Top of Input
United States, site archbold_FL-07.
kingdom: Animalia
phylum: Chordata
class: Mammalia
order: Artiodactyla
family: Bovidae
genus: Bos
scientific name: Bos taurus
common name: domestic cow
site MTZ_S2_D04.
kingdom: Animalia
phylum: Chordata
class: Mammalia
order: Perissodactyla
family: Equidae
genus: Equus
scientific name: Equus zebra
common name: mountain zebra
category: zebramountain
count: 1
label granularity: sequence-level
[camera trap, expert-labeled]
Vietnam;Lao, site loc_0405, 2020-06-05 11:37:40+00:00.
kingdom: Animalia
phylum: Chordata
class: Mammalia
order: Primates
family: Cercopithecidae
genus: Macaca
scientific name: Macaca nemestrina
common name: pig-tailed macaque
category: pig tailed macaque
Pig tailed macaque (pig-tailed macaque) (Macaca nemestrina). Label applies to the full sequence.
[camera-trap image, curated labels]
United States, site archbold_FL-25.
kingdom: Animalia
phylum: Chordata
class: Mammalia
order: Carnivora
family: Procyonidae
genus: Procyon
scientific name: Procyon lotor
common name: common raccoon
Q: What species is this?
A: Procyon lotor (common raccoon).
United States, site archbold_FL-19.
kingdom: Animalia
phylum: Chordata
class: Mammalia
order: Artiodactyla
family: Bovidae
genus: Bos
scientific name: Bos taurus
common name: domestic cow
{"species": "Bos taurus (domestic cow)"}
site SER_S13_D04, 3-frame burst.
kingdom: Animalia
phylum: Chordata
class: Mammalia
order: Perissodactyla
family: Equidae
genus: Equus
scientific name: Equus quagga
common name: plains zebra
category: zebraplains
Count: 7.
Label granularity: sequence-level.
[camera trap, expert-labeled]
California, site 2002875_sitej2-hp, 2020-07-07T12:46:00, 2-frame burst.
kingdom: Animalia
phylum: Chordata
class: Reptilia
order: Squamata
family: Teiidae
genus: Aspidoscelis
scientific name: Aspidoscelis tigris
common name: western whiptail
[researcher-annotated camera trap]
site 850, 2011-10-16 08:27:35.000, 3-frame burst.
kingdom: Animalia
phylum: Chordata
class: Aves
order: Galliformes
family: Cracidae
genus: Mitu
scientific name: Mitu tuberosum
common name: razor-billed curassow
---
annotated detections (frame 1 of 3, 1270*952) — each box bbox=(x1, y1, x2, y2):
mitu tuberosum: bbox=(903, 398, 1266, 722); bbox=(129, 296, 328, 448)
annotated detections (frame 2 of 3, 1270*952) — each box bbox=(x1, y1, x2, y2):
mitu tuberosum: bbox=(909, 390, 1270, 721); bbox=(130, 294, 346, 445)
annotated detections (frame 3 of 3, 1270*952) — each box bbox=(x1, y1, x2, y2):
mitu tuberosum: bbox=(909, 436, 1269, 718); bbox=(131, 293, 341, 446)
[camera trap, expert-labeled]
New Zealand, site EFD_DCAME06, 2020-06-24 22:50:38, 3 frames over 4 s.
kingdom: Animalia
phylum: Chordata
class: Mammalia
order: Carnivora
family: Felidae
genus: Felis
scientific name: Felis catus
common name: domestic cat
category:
Bottom of Input
• _Your task_: Retype all the records above without changing a word.

• _Task response_:
United States, site archbold_FL-07.
kingdom: Animalia
phylum: Chordata
class: Mammalia
order: Artiodactyla
family: Bovidae
genus: Bos
scientific name: Bos taurus
common name: domestic cow
site MTZ_S2_D04.
kingdom: Animalia
phylum: Chordata
class: Mammalia
order: Perissodactyla
family: Equidae
genus: Equus
scientific name: Equus zebra
common name: mountain zebra
category: zebramountain
count: 1
label granularity: sequence-level
[camera trap, expert-labeled]
Vietnam;Lao, site loc_0405, 2020-06-05 11:37:40+00:00.
kingdom: Animalia
phylum: Chordata
class: Mammalia
order: Primates
family: Cercopithecidae
genus: Macaca
scientific name: Macaca nemestrina
common name: pig-tailed macaque
category: pig tailed macaque
Pig tailed macaque (pig-tailed macaque) (Macaca nemestrina). Label applies to the full sequence.
[camera-trap image, curated labels]
United States, site archbold_FL-25.
kingdom: Animalia
phylum: Chordata
class: Mammalia
order: Carnivora
family: Procyonidae
genus: Procyon
scientific name: Procyon lotor
common name: common raccoon
Q: What species is this?
A: Procyon lotor (common raccoon).
United States, site archbold_FL-19.
kingdom: Animalia
phylum: Chordata
class: Mammalia
order: Artiodactyla
family: Bovidae
genus: Bos
scientific name: Bos taurus
common name: domestic cow
{"species": "Bos taurus (domestic cow)"}
site SER_S13_D04, 3-frame burst.
kingdom: Animalia
phylum: Chordata
class: Mammalia
order: Perissodactyla
family: Equidae
genus: Equus
scientific name: Equus quagga
common name: plains zebra
category: zebraplains
Count: 7.
Label granularity: sequence-level.
[camera trap, expert-labeled]
California, site 2002875_sitej2-hp, 2020-07-07T12:46:00, 2-frame burst.
kingdom: Animalia
phylum: Chordata
class: Reptilia
order: Squamata
family: Teiidae
genus: Aspidoscelis
scientific name: Aspidoscelis tigris
common name: western whiptail
[researcher-annotated camera trap]
site 850, 2011-10-16 08:27:35.000, 3-frame burst.
kingdom: Animalia
phylum: Chordata
class: Aves
order: Galliformes
family: Cracidae
genus: Mitu
scientific name: Mitu tuberosum
common name: razor-billed curassow
---
annotated detections (frame 1 of 3, 1270*952) — each box bbox=(x1, y1, x2, y2):
mitu tuberosum: bbox=(903, 398, 1266, 722); bbox=(129, 296, 328, 448)
annotated detections (frame 2 of 3, 1270*952) — each box bbox=(x1, y1, x2, y2):
mitu tuberosum: bbox=(909, 390, 1270, 721); bbox=(130, 294, 346, 445)
annotated detections (frame 3 of 3, 1270*952) — each box bbox=(x1, y1, x2, y2):
mitu tuberosum: bbox=(909, 436, 1269, 718); bbox=(131, 293, 341, 446)
[camera trap, expert-labeled]
New Zealand, site EFD_DCAME06, 2020-06-24 22:50:38, 3 frames over 4 s.
kingdom: Animalia
phylum: Chordata
class: Mammalia
order: Carnivora
family: Felidae
genus: Felis
scientific name: Felis catus
common name: domestic cat
category:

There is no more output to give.